From a criminal defense standpoint, murder suspects in Pennsylvania should ALWAYS exercise their right to remain silent. After all, police officers and detectives in murder cases are specially trained to interrogate suspects and get confessions, whether they are true or false.

Police interrogation tactics are almost always psychological, mental and emotional. It’s not uncommon for a detective who is interrogating a murder suspect to bring up the suspect’s family or parents, or a detective may discuss principles of respect and responsibility. Interrogators often try to appear like they are trying to help or protect the suspect, when the truth is that anything the suspect admits to will be used against them later.

In addition, interrogations in major cases, like murders or homicides, are geared to drag on. A suspect may spend hours being interrogated. So naturally, suspects get mentally and emotionally fatigued as time goes on. For the average person, such interrogations are overwhelming and frightening. For suspects with intellectual or mental disabilities, these interrogations are downright terrifying.

## Objective 1
Pull out every line of the entries below that contains the word "branch".

## Entries provided

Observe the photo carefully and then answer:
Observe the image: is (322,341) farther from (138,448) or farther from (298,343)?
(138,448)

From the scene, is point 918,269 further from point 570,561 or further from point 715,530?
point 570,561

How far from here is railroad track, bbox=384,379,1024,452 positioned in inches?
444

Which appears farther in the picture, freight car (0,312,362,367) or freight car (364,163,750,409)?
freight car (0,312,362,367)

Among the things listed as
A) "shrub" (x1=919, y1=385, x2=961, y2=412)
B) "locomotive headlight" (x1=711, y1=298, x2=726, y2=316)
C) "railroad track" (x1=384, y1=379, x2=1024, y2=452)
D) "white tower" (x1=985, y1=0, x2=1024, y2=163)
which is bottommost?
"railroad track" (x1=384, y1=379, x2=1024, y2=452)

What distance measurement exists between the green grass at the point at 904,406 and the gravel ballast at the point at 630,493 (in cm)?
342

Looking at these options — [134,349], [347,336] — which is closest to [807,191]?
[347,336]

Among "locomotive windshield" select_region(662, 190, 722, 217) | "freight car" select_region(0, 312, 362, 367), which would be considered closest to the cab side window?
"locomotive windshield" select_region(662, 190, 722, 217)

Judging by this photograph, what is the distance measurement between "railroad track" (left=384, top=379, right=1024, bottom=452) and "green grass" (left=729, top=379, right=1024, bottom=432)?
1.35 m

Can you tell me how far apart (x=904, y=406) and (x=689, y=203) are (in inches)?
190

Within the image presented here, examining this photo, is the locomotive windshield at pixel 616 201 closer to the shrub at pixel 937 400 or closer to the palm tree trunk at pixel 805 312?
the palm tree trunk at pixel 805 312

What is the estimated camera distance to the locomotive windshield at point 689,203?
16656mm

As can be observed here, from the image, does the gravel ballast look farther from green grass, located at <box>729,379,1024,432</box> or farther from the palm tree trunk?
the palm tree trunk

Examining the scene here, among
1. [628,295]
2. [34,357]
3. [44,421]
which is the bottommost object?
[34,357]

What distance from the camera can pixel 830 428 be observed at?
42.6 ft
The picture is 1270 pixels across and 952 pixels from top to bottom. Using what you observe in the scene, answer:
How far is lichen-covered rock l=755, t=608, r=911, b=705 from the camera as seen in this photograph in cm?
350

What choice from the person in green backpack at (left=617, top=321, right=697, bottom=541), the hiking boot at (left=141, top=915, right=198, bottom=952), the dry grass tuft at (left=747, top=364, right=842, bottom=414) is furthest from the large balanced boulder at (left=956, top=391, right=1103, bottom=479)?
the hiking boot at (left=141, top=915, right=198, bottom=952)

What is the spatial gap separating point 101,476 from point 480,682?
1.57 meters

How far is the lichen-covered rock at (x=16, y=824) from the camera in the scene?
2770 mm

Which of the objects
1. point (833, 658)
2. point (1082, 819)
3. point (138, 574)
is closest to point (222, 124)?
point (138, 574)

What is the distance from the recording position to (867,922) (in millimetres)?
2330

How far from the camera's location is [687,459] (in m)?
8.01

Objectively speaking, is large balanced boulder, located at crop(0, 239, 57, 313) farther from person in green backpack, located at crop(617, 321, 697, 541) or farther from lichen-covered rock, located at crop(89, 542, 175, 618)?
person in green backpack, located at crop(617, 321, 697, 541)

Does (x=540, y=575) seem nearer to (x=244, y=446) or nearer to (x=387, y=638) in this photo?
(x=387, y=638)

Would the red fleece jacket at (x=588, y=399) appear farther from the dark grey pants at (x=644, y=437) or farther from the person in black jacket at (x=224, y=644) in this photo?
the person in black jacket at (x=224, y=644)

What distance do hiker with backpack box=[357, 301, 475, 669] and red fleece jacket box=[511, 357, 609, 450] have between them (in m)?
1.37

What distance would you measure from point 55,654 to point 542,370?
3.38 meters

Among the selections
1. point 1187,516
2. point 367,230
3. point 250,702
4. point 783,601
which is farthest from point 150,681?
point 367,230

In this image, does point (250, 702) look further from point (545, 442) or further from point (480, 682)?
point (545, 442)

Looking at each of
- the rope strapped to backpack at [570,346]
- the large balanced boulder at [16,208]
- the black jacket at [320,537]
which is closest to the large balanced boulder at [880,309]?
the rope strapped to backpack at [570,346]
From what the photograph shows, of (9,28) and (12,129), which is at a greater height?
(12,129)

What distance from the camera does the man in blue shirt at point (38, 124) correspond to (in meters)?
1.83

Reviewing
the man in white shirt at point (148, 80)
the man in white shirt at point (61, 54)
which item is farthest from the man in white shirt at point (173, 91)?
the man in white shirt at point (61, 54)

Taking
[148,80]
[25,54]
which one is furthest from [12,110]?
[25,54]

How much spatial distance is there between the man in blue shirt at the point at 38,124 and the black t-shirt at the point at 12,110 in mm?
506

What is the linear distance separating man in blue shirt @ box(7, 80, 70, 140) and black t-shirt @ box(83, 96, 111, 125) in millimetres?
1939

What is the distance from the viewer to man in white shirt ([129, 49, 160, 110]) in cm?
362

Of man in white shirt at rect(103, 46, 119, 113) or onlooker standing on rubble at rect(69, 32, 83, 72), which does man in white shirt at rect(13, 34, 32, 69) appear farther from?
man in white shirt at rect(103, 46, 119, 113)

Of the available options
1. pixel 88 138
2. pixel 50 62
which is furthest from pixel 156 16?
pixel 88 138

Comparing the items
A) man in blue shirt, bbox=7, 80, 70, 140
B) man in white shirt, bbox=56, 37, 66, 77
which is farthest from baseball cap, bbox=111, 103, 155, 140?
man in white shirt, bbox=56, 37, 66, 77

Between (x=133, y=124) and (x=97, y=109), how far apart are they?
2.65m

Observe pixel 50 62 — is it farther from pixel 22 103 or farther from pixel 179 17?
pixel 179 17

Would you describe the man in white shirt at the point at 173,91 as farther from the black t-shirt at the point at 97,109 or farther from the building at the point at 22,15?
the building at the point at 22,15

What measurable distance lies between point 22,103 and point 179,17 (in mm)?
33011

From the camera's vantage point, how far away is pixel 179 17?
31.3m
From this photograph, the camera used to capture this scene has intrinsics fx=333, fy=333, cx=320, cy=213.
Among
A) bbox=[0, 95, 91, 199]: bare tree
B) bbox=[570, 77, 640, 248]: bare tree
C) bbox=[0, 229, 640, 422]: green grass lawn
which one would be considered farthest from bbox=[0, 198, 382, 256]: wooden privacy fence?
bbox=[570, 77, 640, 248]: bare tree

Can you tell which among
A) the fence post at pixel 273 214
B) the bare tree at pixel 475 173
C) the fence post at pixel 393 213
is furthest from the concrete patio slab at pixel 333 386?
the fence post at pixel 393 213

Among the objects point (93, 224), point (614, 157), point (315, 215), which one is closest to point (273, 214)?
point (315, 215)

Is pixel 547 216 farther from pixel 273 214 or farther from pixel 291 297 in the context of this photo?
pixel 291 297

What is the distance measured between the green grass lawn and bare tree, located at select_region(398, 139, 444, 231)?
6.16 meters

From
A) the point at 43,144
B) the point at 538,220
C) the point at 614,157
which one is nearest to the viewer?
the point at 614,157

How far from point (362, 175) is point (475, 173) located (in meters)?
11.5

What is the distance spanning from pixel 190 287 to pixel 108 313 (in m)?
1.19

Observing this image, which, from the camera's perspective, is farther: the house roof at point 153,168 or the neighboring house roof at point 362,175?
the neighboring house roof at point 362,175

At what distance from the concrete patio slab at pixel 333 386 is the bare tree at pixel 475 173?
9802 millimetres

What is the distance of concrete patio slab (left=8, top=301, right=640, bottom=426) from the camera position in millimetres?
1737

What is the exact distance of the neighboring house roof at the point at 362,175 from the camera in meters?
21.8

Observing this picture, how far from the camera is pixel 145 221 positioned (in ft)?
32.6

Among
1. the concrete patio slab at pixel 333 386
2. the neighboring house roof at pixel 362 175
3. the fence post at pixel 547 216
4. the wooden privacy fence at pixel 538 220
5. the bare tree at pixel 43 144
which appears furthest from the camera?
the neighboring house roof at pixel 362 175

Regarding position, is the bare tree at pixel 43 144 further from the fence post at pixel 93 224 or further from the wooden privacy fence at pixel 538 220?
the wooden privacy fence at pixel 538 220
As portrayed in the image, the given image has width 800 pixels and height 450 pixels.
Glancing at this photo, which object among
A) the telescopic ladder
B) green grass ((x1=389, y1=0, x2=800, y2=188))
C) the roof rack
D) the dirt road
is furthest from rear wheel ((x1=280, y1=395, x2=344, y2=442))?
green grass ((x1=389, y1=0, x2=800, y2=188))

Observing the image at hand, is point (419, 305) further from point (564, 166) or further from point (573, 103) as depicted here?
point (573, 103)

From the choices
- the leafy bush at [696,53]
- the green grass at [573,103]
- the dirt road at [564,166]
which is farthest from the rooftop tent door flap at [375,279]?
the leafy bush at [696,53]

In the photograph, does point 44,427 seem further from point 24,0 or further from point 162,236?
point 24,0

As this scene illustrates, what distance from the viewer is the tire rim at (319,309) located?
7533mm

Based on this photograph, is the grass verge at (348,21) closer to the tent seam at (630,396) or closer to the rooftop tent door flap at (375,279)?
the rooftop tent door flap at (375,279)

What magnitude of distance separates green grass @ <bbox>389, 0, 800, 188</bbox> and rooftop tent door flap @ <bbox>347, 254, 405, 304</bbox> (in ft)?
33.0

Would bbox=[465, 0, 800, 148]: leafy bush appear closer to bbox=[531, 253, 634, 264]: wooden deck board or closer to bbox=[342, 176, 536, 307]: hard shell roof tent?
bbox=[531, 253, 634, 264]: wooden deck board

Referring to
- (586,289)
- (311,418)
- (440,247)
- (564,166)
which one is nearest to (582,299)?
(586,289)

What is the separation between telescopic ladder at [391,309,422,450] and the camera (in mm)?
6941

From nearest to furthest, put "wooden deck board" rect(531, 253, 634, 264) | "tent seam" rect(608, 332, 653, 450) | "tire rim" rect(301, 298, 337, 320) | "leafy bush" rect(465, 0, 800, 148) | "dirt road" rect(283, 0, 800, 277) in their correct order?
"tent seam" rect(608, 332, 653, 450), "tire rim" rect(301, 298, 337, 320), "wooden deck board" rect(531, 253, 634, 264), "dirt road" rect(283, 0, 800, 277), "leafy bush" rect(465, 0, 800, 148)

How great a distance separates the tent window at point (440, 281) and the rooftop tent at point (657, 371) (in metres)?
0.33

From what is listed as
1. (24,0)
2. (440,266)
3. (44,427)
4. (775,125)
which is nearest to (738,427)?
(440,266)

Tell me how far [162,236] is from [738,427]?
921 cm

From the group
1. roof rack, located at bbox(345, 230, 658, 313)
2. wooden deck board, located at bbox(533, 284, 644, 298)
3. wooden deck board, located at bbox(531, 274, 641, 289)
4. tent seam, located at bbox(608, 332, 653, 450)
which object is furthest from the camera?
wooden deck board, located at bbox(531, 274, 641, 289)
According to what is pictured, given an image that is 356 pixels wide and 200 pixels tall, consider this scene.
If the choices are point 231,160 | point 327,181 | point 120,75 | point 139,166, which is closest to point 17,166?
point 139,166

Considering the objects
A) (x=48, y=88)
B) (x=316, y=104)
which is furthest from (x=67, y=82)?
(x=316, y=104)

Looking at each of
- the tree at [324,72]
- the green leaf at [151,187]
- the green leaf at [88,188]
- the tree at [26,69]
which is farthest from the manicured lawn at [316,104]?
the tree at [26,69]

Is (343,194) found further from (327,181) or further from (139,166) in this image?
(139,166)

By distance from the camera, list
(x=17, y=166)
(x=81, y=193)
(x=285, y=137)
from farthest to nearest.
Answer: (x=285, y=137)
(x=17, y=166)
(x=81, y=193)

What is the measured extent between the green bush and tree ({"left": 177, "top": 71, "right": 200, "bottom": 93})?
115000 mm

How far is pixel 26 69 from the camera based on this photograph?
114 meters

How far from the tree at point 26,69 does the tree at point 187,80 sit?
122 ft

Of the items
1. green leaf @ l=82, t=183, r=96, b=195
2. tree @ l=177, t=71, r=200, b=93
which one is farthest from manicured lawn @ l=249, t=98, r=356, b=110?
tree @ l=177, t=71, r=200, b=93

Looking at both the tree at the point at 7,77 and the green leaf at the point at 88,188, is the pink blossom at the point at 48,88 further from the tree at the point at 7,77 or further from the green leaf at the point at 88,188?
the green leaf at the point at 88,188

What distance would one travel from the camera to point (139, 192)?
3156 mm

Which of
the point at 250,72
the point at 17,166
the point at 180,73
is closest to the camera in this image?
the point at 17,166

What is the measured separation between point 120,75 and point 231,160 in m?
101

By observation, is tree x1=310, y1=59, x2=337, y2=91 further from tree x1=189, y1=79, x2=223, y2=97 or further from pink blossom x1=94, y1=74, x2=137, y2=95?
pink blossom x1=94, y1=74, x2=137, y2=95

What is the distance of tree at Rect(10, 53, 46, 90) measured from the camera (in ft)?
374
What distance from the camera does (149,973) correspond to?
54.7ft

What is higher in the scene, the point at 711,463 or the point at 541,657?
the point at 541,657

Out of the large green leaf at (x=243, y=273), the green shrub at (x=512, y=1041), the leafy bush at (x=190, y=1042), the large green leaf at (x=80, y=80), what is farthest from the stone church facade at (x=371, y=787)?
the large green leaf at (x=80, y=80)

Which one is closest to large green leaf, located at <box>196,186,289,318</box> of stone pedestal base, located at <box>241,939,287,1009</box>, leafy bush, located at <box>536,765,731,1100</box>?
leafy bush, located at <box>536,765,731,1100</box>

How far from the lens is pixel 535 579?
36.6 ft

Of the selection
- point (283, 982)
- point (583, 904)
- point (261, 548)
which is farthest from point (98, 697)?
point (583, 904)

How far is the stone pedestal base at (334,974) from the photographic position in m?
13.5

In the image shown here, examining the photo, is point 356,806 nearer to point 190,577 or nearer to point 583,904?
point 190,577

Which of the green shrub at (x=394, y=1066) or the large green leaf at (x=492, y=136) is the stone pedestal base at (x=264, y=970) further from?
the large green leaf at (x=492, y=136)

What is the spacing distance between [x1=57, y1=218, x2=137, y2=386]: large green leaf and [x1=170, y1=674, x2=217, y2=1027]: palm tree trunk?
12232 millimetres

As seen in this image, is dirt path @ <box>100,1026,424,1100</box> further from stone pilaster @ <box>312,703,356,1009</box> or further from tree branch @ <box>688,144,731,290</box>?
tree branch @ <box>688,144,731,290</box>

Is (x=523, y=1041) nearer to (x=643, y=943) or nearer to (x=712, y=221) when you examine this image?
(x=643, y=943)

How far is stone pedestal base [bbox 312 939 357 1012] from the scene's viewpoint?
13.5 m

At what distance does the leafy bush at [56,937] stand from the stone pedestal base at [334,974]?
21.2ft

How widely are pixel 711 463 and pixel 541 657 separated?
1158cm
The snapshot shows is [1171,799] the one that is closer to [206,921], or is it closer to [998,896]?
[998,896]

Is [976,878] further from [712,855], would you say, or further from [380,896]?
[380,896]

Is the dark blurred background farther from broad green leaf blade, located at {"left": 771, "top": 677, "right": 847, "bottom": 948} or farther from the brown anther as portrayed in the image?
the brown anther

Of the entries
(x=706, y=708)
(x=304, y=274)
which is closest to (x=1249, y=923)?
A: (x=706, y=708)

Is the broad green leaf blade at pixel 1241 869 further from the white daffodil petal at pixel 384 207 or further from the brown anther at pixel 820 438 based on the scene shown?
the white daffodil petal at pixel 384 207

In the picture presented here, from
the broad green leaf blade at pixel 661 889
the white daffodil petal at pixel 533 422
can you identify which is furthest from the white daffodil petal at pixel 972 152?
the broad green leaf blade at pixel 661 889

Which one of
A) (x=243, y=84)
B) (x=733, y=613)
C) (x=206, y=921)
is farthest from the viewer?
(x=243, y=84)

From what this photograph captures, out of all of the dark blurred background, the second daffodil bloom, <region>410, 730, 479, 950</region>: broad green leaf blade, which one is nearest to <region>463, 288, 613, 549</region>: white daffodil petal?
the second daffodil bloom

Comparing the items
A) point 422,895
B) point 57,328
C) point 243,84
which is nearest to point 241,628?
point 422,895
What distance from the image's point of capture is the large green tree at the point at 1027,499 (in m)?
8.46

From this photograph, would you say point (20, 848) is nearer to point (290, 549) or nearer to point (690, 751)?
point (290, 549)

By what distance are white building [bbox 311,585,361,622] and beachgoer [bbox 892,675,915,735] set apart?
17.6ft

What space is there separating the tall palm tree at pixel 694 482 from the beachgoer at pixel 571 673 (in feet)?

## Objective 2
Quote the passage on police interrogation of murder suspects between "From a criminal" and "true or false.", inclusive.

## Complete response 1
As seen in this image, is dirt path @ <box>100,1026,424,1100</box> further from stone pilaster @ <box>312,703,356,1009</box> or further from tree branch @ <box>688,144,731,290</box>?
tree branch @ <box>688,144,731,290</box>

## Complete response 2
From a criminal defense standpoint, murder suspects in Pennsylvania should ALWAYS exercise their right to remain silent. After all, police officers and detectives in murder cases are specially trained to interrogate suspects and get confessions, whether they are true or false.